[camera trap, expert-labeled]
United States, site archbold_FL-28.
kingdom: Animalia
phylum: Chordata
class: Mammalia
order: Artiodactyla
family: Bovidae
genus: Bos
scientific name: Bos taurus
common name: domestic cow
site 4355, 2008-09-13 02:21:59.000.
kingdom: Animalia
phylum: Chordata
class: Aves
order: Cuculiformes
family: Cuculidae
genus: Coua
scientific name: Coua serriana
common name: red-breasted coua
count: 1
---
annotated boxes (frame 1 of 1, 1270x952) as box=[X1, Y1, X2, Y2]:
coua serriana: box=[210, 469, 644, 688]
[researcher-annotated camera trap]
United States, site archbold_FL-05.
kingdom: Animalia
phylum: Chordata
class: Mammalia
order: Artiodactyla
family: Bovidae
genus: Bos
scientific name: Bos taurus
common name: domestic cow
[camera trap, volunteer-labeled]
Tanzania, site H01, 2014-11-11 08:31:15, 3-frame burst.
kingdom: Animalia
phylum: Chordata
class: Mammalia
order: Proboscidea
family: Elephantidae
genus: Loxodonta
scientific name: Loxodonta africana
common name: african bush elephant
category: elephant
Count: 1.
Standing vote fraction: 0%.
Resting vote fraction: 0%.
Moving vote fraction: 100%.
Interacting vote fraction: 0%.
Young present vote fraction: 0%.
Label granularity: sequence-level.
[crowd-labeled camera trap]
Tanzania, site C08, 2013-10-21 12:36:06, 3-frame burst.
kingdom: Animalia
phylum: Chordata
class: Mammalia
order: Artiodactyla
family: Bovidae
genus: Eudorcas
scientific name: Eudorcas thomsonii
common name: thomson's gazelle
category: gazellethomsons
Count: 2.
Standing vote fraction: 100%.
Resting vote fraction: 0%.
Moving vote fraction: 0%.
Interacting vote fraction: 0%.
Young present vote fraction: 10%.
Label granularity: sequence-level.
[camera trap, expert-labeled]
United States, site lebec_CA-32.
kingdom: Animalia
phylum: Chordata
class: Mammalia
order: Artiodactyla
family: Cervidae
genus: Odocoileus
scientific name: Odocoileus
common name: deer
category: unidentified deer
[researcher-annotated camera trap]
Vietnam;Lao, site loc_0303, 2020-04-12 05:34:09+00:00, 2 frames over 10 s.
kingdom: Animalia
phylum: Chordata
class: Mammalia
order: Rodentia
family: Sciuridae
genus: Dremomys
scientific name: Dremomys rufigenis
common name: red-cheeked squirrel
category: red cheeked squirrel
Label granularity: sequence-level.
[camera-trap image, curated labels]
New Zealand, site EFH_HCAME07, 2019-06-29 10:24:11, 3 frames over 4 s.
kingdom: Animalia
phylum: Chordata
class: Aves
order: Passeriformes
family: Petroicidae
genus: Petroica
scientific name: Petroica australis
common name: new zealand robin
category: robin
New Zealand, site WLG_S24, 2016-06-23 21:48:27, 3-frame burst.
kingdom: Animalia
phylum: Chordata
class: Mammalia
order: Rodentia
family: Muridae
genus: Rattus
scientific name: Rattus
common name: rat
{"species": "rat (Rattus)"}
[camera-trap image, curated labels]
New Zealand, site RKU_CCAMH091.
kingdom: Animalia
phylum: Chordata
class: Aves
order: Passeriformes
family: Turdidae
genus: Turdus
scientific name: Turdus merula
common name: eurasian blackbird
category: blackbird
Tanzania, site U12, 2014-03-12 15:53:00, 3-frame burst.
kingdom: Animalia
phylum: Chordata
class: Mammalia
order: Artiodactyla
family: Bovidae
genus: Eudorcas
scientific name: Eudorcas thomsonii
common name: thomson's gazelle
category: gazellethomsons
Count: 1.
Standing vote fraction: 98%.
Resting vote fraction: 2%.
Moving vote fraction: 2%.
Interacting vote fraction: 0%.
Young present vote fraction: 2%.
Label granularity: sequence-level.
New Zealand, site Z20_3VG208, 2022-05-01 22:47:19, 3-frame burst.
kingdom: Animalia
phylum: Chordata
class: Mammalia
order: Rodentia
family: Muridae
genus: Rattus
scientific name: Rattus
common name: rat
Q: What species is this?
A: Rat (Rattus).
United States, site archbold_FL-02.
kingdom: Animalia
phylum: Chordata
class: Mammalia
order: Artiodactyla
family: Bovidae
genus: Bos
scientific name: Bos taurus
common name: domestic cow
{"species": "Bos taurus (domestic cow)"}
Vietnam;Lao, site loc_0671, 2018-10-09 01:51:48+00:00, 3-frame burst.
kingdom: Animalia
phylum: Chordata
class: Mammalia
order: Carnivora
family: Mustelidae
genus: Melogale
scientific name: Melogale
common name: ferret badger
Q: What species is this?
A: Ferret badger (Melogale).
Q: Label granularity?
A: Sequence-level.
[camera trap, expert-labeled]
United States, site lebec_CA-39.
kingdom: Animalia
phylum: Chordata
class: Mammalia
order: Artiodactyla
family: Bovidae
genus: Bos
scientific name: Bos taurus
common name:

### Prompt:
Take every line above that includes the string "frames" and return it.

### Task answer:
Vietnam;Lao, site loc_0303, 2020-04-12 05:34:09+00:00, 2 frames over 10 s.
New Zealand, site EFH_HCAME07, 2019-06-29 10:24:11, 3 frames over 4 s.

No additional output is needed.